Mas não citei todos esses trechos de Isaías 52 e 53 apenas para mostrar isso. O texto, na verdade, vai além, e revela, mais de uma vez, a motivação subjacente a tudo o que é descrito: "Certamente, ele tomou sobre si as nossas enfermidades e as nossas dores levou sobre si" (53.4); "Mas ele foi traspassado pelas nossas transgressões e moído pelas nossas iniquidades; o castigo que nos traz a paz estava sobre ele, e pelas suas pisaduras fomos sarados" (53.5); "o Senhor fez cair sobre ele a iniquidade de nós todos" (53.6); "por causa da transgressão do meu povo, foi ele ferido" (53.8); ele deu "a sua alma como oferta pelo pecado" (53.10); ele "justificará a muitos, porque as iniquidades deles levará sobre si" (53.11); ele "levou sobre si os pecados de muitos" (53.12). A clareza e a abundância dessas afirmações são inequívocas: Cristo sofreu a punição por pecados que não eram os dele.

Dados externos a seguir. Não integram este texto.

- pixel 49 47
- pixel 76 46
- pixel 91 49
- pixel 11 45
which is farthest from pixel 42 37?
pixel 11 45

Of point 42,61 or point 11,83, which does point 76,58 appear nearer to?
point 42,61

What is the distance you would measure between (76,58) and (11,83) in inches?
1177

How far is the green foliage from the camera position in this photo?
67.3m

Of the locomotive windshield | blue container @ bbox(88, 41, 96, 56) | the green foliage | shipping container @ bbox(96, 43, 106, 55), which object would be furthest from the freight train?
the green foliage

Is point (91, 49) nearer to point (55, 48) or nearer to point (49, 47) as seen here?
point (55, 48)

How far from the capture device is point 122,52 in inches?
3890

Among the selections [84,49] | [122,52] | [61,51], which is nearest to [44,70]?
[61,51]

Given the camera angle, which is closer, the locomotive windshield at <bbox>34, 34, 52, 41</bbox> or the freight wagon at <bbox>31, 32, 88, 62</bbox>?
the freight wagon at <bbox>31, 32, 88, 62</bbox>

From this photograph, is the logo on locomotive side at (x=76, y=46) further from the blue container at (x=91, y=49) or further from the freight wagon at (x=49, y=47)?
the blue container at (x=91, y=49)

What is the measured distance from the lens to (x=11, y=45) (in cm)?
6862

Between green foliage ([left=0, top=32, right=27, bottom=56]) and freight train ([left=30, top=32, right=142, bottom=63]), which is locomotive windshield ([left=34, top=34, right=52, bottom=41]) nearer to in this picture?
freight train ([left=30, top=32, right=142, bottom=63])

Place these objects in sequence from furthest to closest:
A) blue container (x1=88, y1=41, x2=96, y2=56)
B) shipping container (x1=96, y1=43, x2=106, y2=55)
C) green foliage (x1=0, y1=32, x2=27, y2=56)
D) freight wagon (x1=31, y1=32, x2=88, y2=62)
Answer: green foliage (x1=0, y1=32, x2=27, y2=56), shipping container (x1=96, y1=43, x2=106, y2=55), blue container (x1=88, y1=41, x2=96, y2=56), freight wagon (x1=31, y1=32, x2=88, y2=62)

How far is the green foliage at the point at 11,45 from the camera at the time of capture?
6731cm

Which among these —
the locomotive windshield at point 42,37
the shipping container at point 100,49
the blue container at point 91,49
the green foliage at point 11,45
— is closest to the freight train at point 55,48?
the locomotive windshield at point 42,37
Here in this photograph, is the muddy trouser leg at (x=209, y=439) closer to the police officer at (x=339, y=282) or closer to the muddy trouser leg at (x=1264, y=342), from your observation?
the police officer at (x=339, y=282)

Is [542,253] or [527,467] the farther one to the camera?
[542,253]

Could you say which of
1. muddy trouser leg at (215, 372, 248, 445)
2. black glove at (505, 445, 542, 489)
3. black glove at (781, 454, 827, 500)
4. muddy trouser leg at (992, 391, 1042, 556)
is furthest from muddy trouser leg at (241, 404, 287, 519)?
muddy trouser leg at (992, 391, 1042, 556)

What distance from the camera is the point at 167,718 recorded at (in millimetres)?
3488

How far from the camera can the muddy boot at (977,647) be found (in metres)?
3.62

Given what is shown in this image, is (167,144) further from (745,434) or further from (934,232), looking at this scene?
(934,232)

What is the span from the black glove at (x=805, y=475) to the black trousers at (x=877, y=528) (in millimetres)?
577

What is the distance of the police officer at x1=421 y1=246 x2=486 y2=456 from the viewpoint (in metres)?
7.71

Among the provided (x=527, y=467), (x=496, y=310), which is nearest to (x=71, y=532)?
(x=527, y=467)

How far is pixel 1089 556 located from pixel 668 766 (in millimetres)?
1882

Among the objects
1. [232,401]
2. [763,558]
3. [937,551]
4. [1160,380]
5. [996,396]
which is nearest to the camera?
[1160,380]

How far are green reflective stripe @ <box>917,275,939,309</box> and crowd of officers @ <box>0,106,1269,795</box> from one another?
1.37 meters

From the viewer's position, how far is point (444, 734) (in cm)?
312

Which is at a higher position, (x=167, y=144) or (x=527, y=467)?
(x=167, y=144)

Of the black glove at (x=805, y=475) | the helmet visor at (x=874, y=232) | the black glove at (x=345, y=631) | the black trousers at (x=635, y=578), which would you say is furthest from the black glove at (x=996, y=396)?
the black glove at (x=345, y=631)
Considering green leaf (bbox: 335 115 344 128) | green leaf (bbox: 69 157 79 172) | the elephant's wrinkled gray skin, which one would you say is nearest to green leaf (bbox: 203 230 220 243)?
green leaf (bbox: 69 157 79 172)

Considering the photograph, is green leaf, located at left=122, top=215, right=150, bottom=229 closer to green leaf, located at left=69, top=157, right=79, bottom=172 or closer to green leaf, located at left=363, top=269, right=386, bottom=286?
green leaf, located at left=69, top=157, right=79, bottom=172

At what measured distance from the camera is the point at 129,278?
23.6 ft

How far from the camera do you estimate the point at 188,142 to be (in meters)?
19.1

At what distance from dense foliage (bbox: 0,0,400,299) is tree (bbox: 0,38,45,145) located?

A teologia cristã deu a isso o nome de "expiação vicária", e aponta para ela como o meio pelo qual somos reconciliados com Deus. O próprio Cristo, mais uma vez, declarou que esse era o objetivo de sua missão: "Pois o próprio Filho do Homem não veio para ser servido, mas para servir e dar a sua vida em resgate por muitos" (Marcos 10.45). Como mostrei no meu velho texto Agnus Dei, a mesma ideia está claramente implicada na simples declaração de João Batista ao se encontrar com Jesus pela primeira vez: "Eis o Cordeiro de Deus, que tira o pecado do mundo" (João 1.28), pois a função do cordeiro na lei cerimonial judaica era precisamente a de ser morto em lugar do pecador, prefigurando assim a então futura obra do Salvador. Paulo se apropriou desse paralelo ao dizer que "Cristo, nosso cordeiro pascal, foi imolado" (1 Coríntios 5.7), e expressou o mesmo conteúdo ao declarar que "nós, quando inimigos, fomos reconciliados com Deus mediante a morte do seu Filho" (Romanos 5.10). Também o fez João em sua epístola, ao aplicar a Cristo um termo técnico do ritual judaico, a propiciação: "Nisto consiste o amor: não em que nós tenhamos amado a Deus, mas em que ele nos amou e enviou o seu Filho como propiciação pelos nossos pecados" (1 João 4.10). Mas quem mais aprofundou as implicações dessa analogia foi o autor da Epístola aos Hebreus, especialmente ao discorrer sobre o ofício sacerdotal de Cristo em contraste com o dos antigos sacerdotes (9.11-15): "Quando, porém, veio Cristo como sumo sacerdote dos bens já realizados, mediante o maior e mais perfeito tabernáculo, não feito por mãos, quer dizer, não desta criação, não por meio de sangue de bodes e bezerros, mas pelo seu próprio sangue, entrou no Santo dos Santos, uma vez por todas, tendo obtido eterna redenção. Portanto, se o sangue de bodes e de touros e a cinza de uma novilha, aspergidos sobre os contaminados, os santificam quanto à purificação da carne, muito mais o sangue de Cristo, que, pelo Espírito eterno, a si mesmo se ofereceu sem mácula a Deus, purificará a nossa consciência de obras mortas, para servirmos ao Deus vivo! Por isso mesmo, ele é o mediador da nova aliança, a fim de que, intervindo a morte para remissão das transgressões que havia sob a primeira aliança, recebam a promessa da eterna herança aqueles que têm sido chamados."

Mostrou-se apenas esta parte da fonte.